Stated task A »
Answer these questions about the Memory Lane & Ann Arbor thread:
(i) By what day does catfish ask to be emailed?
(ii) Where does JOEL say the tour de swap finishes?
(iii) For what does Talewinds thank the group?
Stated task B »
Carry on the Memory Lane & Ann Arbor thread from the point where it stops.

Extract to read »
# Memory Lane & Ann Arbor



## catfish (Apr 17, 2014)

I'll be at both meets next week. So If there's something I'm selling on the CABE that you want, or something I might have that you need. E-mail me this before Monday, and I'll make sure it's on the truck (if I have it) to save on shipping and pay pal fees. Cash in person is always best!

  Catfish


----------



## bike (Apr 17, 2014)

*ditto*

me tooooooooo thanks


----------



## JOEL (Apr 17, 2014)

I'm in for the tour de swap, finishing at Trexlertown.


----------



## catfish (Apr 30, 2014)

I had a great time at both shows. It was good to see everyone, and make some deals.


----------



## Talewinds (Apr 30, 2014)

Thanks for the education on the speedometer cable-truss rod install.


----------



## catfish (May 1, 2014)

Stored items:
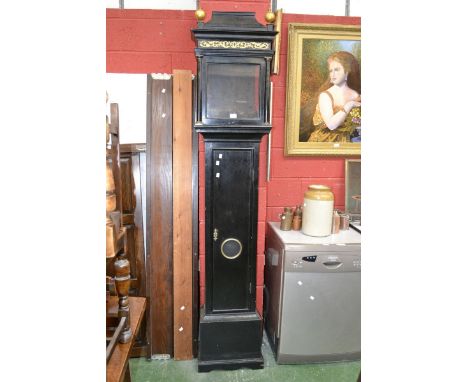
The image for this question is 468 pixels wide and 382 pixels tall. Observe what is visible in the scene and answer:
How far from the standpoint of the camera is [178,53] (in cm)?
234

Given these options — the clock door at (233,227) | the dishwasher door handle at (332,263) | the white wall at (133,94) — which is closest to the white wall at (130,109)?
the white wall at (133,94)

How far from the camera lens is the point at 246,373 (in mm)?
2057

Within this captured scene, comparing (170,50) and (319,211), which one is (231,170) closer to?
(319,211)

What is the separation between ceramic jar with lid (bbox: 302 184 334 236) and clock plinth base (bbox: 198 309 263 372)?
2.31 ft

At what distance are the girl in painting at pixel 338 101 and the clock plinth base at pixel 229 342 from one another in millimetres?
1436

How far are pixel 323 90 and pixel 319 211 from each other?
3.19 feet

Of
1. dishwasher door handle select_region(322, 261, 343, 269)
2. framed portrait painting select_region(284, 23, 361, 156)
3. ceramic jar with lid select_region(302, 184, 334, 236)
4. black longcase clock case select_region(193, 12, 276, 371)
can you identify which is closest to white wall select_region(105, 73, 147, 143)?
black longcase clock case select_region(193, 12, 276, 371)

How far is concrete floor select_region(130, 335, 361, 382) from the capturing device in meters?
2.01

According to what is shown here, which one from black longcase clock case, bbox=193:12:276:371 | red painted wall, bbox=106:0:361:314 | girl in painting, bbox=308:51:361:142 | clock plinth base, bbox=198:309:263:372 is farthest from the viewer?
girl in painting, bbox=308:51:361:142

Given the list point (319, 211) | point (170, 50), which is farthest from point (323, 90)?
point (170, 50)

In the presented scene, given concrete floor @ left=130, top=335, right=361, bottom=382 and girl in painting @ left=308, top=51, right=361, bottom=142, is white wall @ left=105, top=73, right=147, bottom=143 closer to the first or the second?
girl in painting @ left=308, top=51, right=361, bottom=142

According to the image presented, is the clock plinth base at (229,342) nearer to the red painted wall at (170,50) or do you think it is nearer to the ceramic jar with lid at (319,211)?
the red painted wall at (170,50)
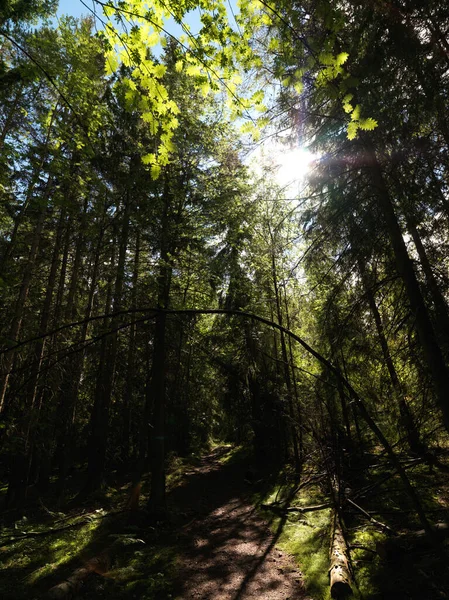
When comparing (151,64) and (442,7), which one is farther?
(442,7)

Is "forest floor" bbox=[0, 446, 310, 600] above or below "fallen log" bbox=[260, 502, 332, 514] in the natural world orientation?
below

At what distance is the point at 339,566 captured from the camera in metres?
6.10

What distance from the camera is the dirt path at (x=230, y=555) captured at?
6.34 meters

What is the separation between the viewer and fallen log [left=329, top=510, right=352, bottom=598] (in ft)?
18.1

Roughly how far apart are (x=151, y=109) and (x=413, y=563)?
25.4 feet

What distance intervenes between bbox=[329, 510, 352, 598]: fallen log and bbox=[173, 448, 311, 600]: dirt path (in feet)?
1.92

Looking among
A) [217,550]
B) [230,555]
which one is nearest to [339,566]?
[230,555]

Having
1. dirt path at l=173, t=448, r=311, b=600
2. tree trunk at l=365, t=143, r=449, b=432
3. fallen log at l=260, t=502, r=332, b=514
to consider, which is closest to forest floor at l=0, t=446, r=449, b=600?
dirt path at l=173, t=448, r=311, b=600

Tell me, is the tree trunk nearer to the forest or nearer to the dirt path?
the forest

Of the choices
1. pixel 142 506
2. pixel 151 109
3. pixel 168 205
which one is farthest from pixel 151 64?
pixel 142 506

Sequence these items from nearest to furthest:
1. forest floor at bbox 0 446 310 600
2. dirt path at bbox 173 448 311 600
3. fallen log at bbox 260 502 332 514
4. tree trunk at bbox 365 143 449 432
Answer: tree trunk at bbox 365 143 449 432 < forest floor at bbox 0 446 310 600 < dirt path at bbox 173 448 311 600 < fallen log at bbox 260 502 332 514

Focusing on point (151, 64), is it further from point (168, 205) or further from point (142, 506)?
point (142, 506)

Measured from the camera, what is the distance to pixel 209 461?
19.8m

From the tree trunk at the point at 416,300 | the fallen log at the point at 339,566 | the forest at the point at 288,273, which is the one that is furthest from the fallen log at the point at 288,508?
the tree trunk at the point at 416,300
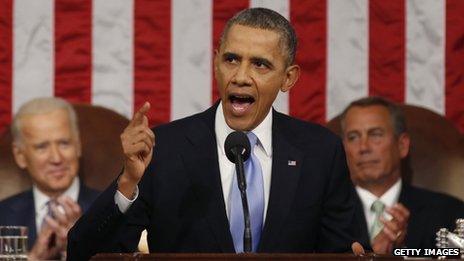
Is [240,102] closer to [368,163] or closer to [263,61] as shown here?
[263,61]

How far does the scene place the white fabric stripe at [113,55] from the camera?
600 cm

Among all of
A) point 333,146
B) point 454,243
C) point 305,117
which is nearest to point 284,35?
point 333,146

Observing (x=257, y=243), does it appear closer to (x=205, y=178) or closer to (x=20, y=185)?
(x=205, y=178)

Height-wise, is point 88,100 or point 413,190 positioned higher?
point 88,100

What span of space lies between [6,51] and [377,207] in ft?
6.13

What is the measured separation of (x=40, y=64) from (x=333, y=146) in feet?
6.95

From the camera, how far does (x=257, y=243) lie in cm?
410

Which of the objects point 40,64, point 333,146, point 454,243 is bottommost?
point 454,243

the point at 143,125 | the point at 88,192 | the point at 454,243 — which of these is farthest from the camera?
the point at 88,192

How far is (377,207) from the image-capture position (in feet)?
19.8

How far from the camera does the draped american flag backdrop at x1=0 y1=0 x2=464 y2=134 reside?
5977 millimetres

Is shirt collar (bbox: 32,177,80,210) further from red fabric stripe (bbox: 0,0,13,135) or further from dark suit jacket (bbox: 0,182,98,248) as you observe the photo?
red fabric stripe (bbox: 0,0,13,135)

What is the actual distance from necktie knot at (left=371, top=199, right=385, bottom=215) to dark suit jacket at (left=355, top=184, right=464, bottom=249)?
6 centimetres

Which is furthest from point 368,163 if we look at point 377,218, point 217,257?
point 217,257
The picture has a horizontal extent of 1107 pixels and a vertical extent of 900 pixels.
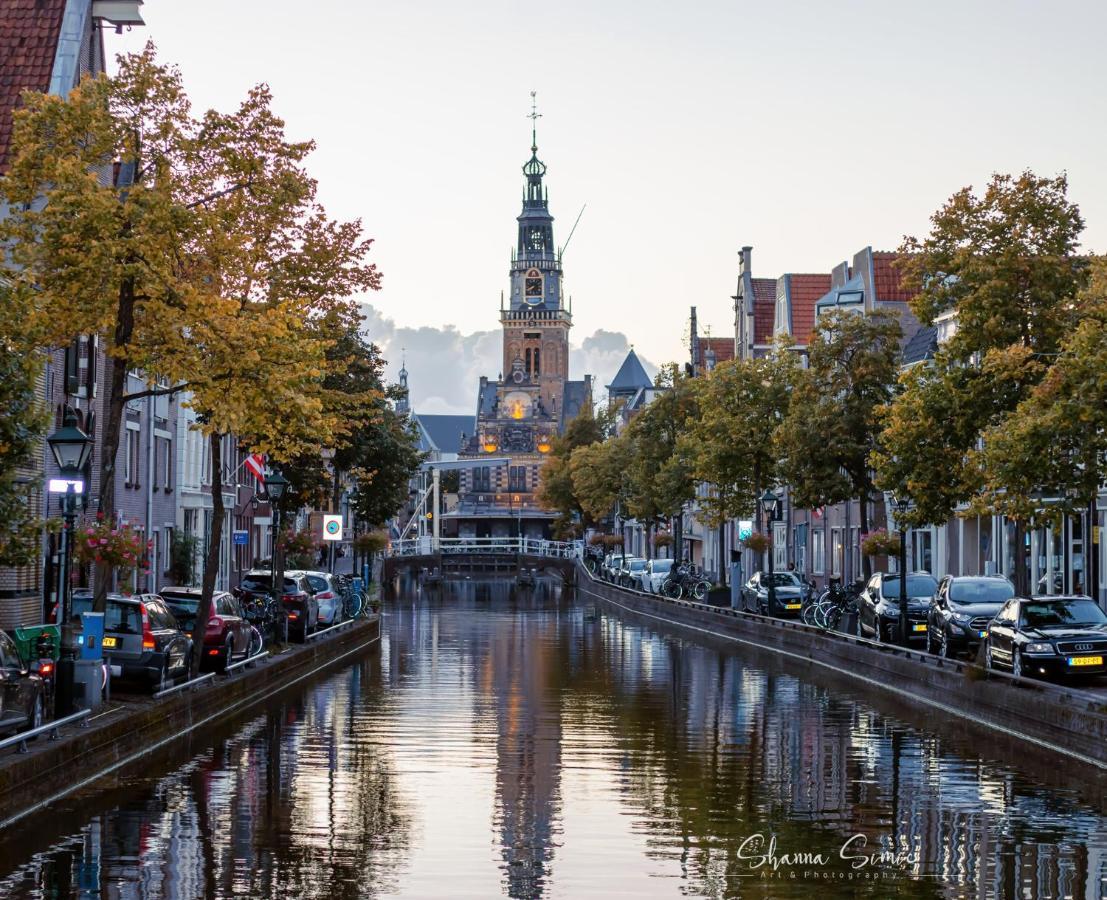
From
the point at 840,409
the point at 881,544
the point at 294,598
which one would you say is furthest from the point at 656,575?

Response A »
(i) Monday
(ii) Trexlertown
(iii) The education on the speedometer cable-truss rod install

Response B »
Talewinds said:


> Thanks for the education on the speedometer cable-truss rod install.




Happy I could help out.


----------



## Flat Tire (May 1, 2014)

First thing I did at MLC was ask Catfish if he had a delta horn button, and he pulled one out of his truck......Thanks Ed!   Great show good times!


----------



## catfish (May 1, 2014)

Flat Tire said:


> First thing I did at MLC was ask Catfish if he had a delta horn button, and he pulled one out of his truck......Thanks Ed!   Great show good times!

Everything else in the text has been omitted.